Começava assim o anúncio a uma conhecida marca de carnes, que culminava com a mãe a responder que o fiambre vinha da referida marca.
Muitos de nós, ainda que saibamos que os alimentos que ingerimos têm a sua proveniência em determinado animal, escondemos lá bem fundo na nossa consciência que para que aquele suculento secreto de porco preto pudesse estar no nosso prato, houve de facto um animal que teve que perder a vida.
Esta realidade está lá, nua e crua. Para que uns se possam alimentar, outros perdem a vida. Não vou entrar aqui na eterna discussão, entre os vegetarianos e os que não o são, de que poderíamos alimentar-nos só e apenas de vegetais. Há argumentos válidos de parte a parte. Há inclusive o tópico urgente da pressão gigantesca exercida, nos nossos recursos e no planeta Terra (que celebra o seu dia no momento em que escrevo este texto), por causa da crescente procura de carne. Mas dessa realidade não há como fugir, aquele bife ou costeleta já foi um ser vivo que deixou de o ser.
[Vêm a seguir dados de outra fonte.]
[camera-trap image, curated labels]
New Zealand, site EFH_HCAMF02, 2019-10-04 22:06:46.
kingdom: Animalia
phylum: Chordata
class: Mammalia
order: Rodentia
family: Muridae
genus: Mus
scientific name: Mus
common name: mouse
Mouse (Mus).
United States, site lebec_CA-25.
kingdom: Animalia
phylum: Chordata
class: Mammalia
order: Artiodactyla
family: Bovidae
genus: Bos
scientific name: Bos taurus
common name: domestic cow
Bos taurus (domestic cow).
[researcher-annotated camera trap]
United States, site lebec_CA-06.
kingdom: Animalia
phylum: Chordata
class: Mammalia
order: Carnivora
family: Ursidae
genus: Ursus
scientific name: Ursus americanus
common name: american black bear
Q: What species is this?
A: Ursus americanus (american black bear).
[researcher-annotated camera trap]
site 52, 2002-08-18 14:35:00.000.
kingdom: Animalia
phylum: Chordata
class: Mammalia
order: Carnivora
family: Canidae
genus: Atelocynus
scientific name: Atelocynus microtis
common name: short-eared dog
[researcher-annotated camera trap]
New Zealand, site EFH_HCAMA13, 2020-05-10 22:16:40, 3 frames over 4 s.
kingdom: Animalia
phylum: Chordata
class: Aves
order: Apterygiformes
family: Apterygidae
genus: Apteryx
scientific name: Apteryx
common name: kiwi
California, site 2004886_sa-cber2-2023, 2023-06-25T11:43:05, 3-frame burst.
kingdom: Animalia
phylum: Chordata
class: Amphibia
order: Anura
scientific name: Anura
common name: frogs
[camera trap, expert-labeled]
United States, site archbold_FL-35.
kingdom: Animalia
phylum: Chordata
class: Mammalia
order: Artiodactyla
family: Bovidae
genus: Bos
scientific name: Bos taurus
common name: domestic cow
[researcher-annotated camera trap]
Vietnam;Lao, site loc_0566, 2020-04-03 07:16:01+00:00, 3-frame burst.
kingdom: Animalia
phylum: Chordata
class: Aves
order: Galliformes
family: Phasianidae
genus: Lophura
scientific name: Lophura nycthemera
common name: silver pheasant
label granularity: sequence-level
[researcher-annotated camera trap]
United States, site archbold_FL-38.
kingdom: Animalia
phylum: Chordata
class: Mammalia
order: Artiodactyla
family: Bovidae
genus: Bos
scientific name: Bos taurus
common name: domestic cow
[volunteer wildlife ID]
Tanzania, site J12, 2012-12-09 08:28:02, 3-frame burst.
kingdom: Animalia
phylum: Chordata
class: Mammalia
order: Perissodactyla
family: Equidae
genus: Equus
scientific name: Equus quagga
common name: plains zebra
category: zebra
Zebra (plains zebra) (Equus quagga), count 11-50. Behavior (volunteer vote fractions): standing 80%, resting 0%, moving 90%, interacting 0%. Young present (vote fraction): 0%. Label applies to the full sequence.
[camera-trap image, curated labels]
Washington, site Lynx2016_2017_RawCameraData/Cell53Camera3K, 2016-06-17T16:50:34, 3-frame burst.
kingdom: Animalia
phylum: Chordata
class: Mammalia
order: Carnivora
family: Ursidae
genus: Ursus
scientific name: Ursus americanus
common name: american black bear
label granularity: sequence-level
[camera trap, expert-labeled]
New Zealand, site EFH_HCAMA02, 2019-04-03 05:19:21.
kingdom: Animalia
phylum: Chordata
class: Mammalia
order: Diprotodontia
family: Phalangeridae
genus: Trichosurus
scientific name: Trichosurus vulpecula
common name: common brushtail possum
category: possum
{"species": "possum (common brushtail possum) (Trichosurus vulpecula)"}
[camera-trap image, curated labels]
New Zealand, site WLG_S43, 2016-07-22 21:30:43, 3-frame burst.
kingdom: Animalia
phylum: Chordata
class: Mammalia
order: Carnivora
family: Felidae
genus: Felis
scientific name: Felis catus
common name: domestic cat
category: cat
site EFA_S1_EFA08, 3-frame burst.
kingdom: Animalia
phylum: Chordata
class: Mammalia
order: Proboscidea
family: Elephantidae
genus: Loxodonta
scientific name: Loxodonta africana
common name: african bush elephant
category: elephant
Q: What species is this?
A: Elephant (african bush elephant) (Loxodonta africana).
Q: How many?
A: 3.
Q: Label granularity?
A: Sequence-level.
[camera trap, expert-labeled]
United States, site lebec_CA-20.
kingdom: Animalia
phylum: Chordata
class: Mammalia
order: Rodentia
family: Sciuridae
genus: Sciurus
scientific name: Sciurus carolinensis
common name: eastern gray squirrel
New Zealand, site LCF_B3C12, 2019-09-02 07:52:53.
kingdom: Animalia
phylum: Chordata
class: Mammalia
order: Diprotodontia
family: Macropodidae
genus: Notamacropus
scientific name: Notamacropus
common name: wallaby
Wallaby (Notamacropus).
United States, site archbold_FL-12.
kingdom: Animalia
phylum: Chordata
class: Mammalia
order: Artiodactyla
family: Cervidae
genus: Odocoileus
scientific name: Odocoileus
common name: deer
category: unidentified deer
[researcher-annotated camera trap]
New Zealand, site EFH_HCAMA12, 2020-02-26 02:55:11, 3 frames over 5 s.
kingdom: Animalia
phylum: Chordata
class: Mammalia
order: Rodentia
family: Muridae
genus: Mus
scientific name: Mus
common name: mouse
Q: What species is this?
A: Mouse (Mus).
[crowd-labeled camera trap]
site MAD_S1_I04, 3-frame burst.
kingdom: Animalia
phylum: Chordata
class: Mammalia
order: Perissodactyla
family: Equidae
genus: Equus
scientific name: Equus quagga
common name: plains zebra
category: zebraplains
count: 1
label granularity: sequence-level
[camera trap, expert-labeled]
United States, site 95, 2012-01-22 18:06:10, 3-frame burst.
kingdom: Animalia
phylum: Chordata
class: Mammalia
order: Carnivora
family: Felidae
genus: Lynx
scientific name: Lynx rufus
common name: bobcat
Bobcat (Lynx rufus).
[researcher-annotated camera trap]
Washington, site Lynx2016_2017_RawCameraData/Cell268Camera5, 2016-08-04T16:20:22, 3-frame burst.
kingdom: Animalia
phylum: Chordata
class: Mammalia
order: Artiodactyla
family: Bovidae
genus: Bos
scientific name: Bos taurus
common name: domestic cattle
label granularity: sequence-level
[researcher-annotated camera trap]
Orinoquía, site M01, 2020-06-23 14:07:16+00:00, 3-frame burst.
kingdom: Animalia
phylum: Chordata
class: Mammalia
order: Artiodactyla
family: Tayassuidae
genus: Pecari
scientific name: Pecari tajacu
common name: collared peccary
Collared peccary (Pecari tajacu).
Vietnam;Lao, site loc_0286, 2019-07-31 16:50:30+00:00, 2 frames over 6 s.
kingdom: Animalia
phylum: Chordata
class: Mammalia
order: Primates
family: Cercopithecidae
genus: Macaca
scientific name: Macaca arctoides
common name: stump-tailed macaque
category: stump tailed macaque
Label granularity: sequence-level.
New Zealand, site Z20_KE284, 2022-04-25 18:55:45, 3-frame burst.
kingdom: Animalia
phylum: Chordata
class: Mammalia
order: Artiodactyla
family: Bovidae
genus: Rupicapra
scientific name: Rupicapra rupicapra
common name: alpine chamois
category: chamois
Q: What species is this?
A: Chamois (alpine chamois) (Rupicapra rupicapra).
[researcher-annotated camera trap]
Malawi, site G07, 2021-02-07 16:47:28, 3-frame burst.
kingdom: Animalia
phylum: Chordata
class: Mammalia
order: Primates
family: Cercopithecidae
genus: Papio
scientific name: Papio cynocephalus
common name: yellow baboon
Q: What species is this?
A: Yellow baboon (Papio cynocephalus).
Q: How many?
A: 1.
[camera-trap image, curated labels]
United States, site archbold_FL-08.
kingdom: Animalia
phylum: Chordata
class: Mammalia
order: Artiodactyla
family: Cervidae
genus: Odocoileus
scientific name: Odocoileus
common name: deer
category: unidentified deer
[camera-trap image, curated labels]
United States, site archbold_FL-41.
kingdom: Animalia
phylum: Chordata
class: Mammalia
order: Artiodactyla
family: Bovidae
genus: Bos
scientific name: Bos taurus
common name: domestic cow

Mas o mais importante, e o que me trouxe a abordar este assunto, é pensarmos como é que esses animais foram criados, como foram transportados e como foram abatidos. É este mais um dos tópicos dos quais fugimos enfiando a nossa cabecinha na areia. E não vale a pena pensar que há animais que não sentem assim tanto. Como aqueles pseudo-vegetarianos que comem peixe porque esses animais não sofrem. Não sofrem? Podemos ter evoluído um pouco na forma de abate nos matadouros, mas os peixes continuam a ser deixados a sufocar até à morte no convés dos barcos de pesca.
Os alimentos que consumimos tornaram-se, com a globalização, mais baratos. Temos hoje acesso a alimentos que os nossos pais nem em dia de festa muitas vezes conseguiriam ter. É chocante que a fruta produzida do outro lado do atlântico seja mais barata do que a produzida no nosso país. O mesmo se passa com a carne. Mas essa baixa de preços paga-se com a massificação da produção e com a redução dos custos. E essa redução de custos consegue-se, muitas vezes, com o baixar cada vez mais um bocadinho da fasquia da ética. Não nos enganemos, o bem-estar animal paga-se. O espaço que se dá aos animais, o tempo que eles levam até à idade de abate, os cuidados com a sua saúde, as condições de transporte, as condições de abate. Tudo isso é a somar. A somar na produção e a somar no custo final.
Mas nós não queremos pagar. Muitas vezes não é o não podermos, é o não querermos. Queremos a nossa carne barata, porque queremos continuar a poder ter acesso às nossas comodidades, como telemóveis, internet de banda larga, televisão por cabo. Não é uma realidade generalizável a todos, mas a muitos.
Os alimentos biológicos, que estão mais próximos de cumprir com todos os nossos ideais de vaquinhas a comer pasto fresco ao sol, custam mais. E são caros exatamente por essa razão. Porque vaquinhas e porquinhos “felizes” ao sol saem mais caros. Galinhas às escuras e sem espaço para se mexer saem mais baratas. A escolha será sempre nossa. Temos é que ter noção que existe esta dualidade e que temos o poder de escolher.
Eu não sou vegetariano. Nem está nos meus planos a curto/médio prazo tornar-me num. Mas por vezes forço-me desenterrar esta realidade da minha consciência. Outras vezes esta é-me esfregada na cara, como quando me lembrei de escrever este texto logo após de ter ultrapassado um camião de transporte de frangos vivos na autoestrada. Não eram frangos “felizes”, eram frangos baratos.
Eu, pessoalmente, tenho que ter esta consciência para que perceba que tenho uma escolha a fazer, caso queira continuar a comer carne. É que, contrariamente ao anúncio, eu sei que o fiambre, que comi no pão ao pequeno-almoço, não nasceu já embalado.